Matéria publicada na edição 72 | Outubro 2011 – ver na edição online
A escola é uma empresa de natureza diferenciada, pois interage fortemente com a subjetividade de todos envolvidos. Assim, buscar a gestão participativa é uma das saídas para lidar com os desafi os contemporâneos, conforme destacaram algumas conferências do Saber 2011. Confi ra em dois cases e veja como os sistemas de ensino se adaptam a essa nova realidade.
Em uma das mesas de debates do Congresso do Saber 2011, em que se discutia como trabalhar as relações humanas dentro da escola e a formação de um jovem atuante, o diretor do Colégio Renascença, João Carlos Martins, alertou gestores e educadores presentes na plateia que “somente teremos uma juventude empreendedora se ela puder observar as pessoas fazendo isso” em cada uma das instituições. Esse é o ponto de chegada da “gestão de excelência” a que o evento se propôs a discutir, em mais de cem palestras e atividades.
“O papel da escola é o de universalização da cidadania e o desafio do gestor é o de envolver o professor e a equipe nesse compromisso”, pontuou Martins. Segundo ele, a gestão participativa torna-se, neste contexto, o grande desafio e também modelo para que provoque atitudes empreendedoras. “Difícil é fazer o professor pensar assim, pois ainda temos uma escola muito fechada no planejamento e centrada em conteúdo”, ressalvou o diretor do colégio voltado à comunidade hebraica de São Paulo.
Segundo análise do consultor e ex-diretor da Rede Católica de Educação, Roberto Prado, predominam na atualidade dois principais modelos empresariais de instituições privadas de ensino: de um lado, a escola focada na ampliação do seu mercado, competitiva, e, de outro, aquela voltada a nichos específicos, a uma clientela diferenciada. De qualquer maneira, porém, ambos devem proporcionar um processo de aprendizagem mais participativo (para professores e alunos principalmente) e contar com educadores que atuem como mediadores do conhecimento.
Colégio Renascença
A IMPLANTAÇÃO DE UM ORGANOGRAMA CIRCULAR
No Colégio Renascença, há cerca de seis anos iniciou-se o desenvolvimento de um “organograma circular” de gestão, conforme definição do diretor João Carlos Martins. “O centro da preocupação é o projeto pedagógico e sua sustentabilidade é dada pela responsabilidade que cada um assume no desenho de participação dos processos”, explicou. Em outras palavras, isso significa que direção, coordenação, docentes, alunos e familiares encontram espaços próprios para pleitear, propor e defender demandas e ideias, bem como ouvir e compreender as escolhas feitas pelos gestores e educadores.

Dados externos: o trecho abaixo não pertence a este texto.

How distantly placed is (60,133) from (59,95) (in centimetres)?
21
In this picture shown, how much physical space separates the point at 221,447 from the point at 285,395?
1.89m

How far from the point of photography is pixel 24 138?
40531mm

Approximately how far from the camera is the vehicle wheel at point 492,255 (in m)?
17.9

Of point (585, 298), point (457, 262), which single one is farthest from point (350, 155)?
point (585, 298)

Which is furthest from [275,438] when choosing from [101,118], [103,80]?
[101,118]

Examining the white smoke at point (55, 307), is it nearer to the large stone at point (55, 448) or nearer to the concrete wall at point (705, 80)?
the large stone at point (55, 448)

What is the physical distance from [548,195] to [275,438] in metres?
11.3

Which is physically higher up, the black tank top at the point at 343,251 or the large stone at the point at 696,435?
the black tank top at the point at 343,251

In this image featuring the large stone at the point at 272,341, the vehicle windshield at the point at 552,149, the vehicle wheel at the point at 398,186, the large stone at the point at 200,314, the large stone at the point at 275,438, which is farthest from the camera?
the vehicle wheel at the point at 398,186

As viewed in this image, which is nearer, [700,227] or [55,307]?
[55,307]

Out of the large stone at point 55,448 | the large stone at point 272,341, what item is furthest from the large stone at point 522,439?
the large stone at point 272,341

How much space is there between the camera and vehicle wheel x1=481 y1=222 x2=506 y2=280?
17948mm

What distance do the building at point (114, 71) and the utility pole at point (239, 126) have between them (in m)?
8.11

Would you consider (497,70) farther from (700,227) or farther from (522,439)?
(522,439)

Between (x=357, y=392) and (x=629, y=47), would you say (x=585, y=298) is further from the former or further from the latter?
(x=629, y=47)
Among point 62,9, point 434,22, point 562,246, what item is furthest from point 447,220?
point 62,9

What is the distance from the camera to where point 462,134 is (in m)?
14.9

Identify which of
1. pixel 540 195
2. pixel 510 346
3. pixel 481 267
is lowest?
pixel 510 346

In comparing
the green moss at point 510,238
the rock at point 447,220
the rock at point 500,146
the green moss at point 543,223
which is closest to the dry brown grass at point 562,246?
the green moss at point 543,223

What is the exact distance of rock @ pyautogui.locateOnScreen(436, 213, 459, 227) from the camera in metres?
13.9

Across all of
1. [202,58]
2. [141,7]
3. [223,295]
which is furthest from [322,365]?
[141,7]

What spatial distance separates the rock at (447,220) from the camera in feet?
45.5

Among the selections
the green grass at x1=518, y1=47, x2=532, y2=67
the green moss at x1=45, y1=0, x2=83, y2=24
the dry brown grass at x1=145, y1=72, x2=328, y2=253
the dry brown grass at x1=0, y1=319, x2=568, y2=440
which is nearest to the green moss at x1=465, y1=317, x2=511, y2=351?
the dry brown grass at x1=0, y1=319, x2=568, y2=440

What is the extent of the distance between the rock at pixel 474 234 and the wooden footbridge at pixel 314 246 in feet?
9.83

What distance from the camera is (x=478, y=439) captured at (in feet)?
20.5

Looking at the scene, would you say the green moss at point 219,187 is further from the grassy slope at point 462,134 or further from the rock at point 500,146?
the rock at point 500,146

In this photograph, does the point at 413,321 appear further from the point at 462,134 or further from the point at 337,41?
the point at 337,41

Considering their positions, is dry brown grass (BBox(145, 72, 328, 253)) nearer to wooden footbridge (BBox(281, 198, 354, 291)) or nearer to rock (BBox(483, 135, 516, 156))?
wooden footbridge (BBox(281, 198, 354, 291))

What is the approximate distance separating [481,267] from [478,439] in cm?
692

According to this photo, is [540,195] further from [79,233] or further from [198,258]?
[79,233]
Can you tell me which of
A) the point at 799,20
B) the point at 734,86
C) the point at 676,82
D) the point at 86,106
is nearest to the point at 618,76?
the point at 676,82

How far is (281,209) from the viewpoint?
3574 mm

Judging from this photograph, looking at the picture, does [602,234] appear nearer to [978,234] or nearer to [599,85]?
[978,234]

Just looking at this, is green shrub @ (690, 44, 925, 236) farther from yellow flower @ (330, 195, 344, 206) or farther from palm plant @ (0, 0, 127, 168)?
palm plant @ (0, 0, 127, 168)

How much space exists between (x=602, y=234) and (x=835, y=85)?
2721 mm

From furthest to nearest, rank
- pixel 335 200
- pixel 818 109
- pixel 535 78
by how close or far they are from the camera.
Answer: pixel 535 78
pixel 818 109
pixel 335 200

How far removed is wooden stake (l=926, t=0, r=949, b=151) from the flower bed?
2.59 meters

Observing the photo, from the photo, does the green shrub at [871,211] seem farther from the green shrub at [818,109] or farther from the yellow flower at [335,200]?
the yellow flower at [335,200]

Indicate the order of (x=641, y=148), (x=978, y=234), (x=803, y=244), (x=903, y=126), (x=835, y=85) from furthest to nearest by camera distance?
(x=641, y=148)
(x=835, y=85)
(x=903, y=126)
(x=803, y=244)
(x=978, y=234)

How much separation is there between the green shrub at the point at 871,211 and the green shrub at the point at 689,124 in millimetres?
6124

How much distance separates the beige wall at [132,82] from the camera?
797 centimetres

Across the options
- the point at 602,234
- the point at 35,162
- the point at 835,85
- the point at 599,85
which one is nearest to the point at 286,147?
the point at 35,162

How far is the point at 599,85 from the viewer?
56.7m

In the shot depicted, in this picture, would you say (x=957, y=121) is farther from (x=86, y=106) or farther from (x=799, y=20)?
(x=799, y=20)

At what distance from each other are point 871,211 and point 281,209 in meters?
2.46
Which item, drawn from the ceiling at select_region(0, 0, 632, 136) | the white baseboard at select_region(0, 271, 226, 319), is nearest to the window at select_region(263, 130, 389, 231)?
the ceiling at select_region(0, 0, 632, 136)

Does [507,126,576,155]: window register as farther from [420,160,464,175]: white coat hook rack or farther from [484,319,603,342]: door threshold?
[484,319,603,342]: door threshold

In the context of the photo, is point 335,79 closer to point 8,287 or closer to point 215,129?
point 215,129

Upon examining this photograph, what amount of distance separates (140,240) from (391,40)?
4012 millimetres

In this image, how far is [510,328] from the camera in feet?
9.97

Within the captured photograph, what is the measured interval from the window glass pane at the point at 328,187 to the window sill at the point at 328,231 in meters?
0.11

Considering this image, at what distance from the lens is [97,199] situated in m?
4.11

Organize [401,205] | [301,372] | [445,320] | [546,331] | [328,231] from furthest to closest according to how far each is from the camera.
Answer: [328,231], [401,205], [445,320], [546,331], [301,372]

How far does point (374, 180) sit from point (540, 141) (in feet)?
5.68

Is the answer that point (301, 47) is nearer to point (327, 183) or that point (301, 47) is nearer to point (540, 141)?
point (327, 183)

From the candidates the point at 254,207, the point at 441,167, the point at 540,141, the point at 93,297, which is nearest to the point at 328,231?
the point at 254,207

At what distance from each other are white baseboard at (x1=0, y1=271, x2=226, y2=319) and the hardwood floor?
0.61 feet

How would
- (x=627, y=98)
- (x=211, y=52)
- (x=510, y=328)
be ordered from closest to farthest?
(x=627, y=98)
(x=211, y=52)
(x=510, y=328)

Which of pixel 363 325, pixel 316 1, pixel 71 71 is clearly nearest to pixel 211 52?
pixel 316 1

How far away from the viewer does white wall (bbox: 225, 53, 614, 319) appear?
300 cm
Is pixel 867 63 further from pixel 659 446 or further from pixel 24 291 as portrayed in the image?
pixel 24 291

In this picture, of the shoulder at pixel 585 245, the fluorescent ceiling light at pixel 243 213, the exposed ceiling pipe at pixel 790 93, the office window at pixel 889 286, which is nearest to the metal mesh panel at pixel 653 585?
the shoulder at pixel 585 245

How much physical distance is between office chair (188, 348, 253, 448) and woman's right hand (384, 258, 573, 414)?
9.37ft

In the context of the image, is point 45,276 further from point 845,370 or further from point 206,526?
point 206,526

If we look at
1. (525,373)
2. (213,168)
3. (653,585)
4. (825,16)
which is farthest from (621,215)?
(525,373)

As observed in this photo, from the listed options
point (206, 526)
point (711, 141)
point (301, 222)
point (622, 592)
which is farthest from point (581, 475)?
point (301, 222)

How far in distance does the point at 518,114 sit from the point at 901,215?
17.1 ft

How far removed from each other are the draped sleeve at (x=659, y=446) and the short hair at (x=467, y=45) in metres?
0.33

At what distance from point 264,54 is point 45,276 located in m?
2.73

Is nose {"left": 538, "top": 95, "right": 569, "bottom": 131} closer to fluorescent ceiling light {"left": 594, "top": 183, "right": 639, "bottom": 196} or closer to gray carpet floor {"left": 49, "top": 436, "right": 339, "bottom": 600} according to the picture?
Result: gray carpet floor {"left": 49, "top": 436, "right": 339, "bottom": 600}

“Isso não significa que tudo vai ser colocado ou acatado em assembleia. A escola tem um plano diretor para orientar as discussões”, esclareceu Martins. Além disso, as demandas são pautadas ou discutidas conforme o interesse coletivo e não o individual. Segundo o diretor, nos primeiros encontros com os pais, por exemplo, a tendência é que venham inicialmente muitas reclamações, mas com o tempo, “conforme a comunidade vai participando, ela se compromete e se torna mais parceira, menos cliente”. O Renascença promoveu a formação de uma comissão de pais, com dois representantes por turma, eleitos anualmente. Ela participa de encontros mensais com a direção e a coordenação, tratando de aspectos pedagógicos e administrativos que surgem no seu dia a dia, discussões que acabam contribuindo “para o planejamento do ano seguinte”.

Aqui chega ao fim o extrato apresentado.